Esta argumentación no es ninguna novedad. En una entrevista en televisión hace unos años, el sociólogo Ralf Dahrendorf vinculó la creciente desconfianza ante la democracia al hecho de que, tras cada cambio revolucionario, el camino hacia una nueva prosperidad conduce a un "valle de lágrimas". Después del hundimiento del socialismo, no se puede pasar directamente a la abundancia de una economía de mercado de éxito: la seguridad y el bienestar socialistas, que aunque limitados son reales, deben desmantelarse y estos primeros pasos son necesariamente dolorosos.

En Europa Occidental ocurre lo mismo, ya que el paso del Estado del bienestar posterior a la Segunda Guerra Mundial a una nueva economía global implica renuncias dolorosas, menos seguridad, menos asistencia social garantizada. Para Dahrendorf, el problema estriba en el simple hecho de que este paso doloroso a través del "valle de lágrimas" dura más que el periodo medio entre elecciones, por lo que existe una gran tentación de posponer los cambios difíciles y dar prioridad a las ganancias electorales a corto plazo.

En su opinión, el paradigma es la decepción de los grandes estratos de naciones post-comunistas por los resultados económicos del nuevo orden democrático: en los días gloriosos de 1989, equiparaban la democracia con la abundancia de las sociedades consumistas occidentales; y 20 años después, al seguir sin tener esa abundancia, culpan a la misma democracia. Es una pena que Dahrendorf se centre mucho menos en la tentación opuesta: si la mayoría se resiste a los cambios estructurales necesarios en la economía, ¿no sería una de las conclusiones lógicas que, durante una década o así, una élite ilustrada asuma el poder, incluso por medios no democráticos, para aplicar las medidas necesarias y así sentar las bases de una democracia realmente estable?
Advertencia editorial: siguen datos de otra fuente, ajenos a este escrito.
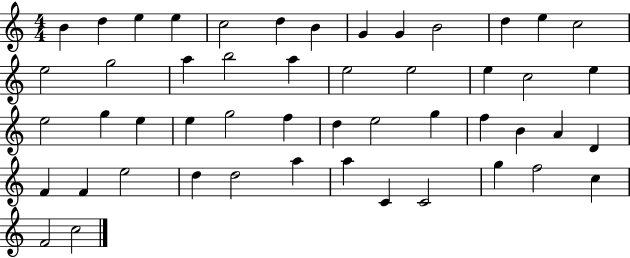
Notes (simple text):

B4/q D5/q E5/q E5/q C5/h D5/q B4/q G4/q G4/q B4/h D5/q E5/q C5/h E5/h G5/h A5/q B5/h A5/q E5/h E5/h E5/q C5/h E5/q E5/h G5/q E5/q E5/q G5/h F5/q D5/q E5/h G5/q F5/q B4/q A4/q D4/q F4/q F4/q E5/h D5/q D5/h A5/q A5/q C4/q C4/h G5/q F5/h C5/q F4/h C5/h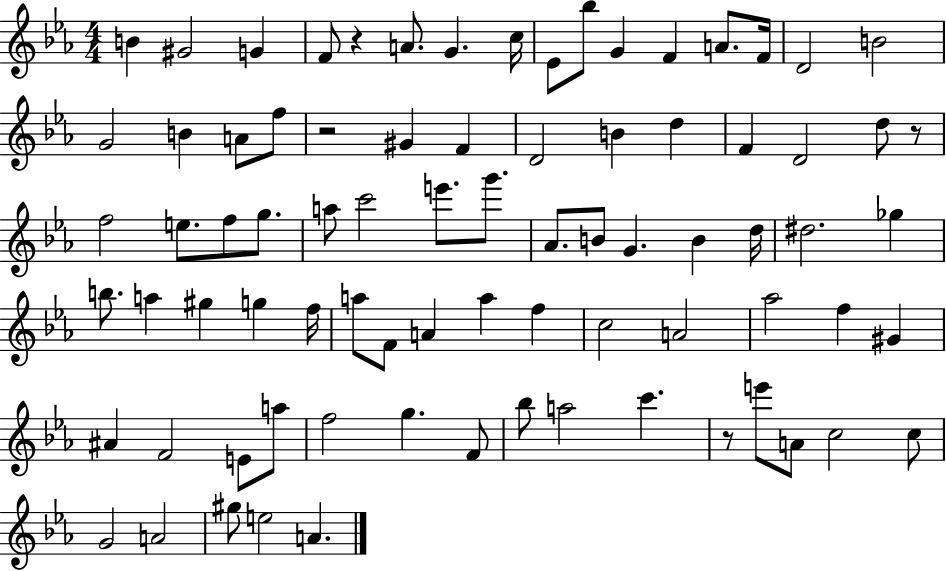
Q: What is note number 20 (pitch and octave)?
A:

Siguiendo esta línea, el periodista Fareed Zakaria señaló cómo la democracia sólo podía "arraigar" en países desarrollados económicamente. Si los países en vías de desarrollo se "democratizan prematuramente", el resultado es un populismo que acaba en una catástrofe económica y en despotismo político, por ello no es de extrañar que los países del tercer mundo económicamente más prósperos (Taiwán, Corea del Sur, Chile) aceptaran la democracia totalmente sólo tras un periodo de poder autoritario. Es más, ¿esta línea de pensamiento no aporta el mejor argumento para el régimen autoritario en China?

La novedad ahora es que, cuando la crisis financiera comenzó en 2008, esta misma desconfianza ante la democracia, antes limitada a los países del tercer mundo o a los países post-comunistas en desarrollo, ahora está ganando terreno en el propio Occidente desarrollado: lo que hace una o dos décadas era un consejo condescendiente a los demás ahora nos incumbe a nosotros mismos.

Lo mínimo que podemos decir es que la crisis demuestra que no es el pueblo, sino los mismos expertos los que no saben lo que hacen. En Europa Occidental somos testigos de la creciente incapacidad de la élite gobernante, pues cada vez saben menos cómo gobernar. Obsérvese cómo está tratando Europa la crisis griega: presionando a Grecia para que paguen sus deudas, pero al mismo tiempo arruinando su economía imponiendo medidas de austeridad y por lo tanto haciendo que la deuda griega nunca llegue a pagarse.

A finales de octubre del año pasado, el propio FMI publicó una investigación que demostraba que el daño económico producido por las medidas de austeridad agresivas podrían ser hasta tres veces más de lo que se había asumido anteriormente, por lo que invalidaba su propio consejo sobre la austeridad en la crisis de la eurozona. Ahora, el FMI admite que obligar a Grecia y a otros países acosados por las deudas a reducir sus déficits demasiado rápido podría resultar contraproducente, pero sólo después de que se perdieran cientos de miles de empleos por estos "errores de cálculo".

Y en eso reside el verdadero mensaje de las protestas populares "irracionales" en toda Europa: los manifestantes saben muy bien lo que no saben y no pretenden tener respuestas rápidas y sencillas. Pero lo que les dice su instinto es verdad: que los que están en el poder tampoco lo saben. En la Europa actual, el ciego guía al ciego.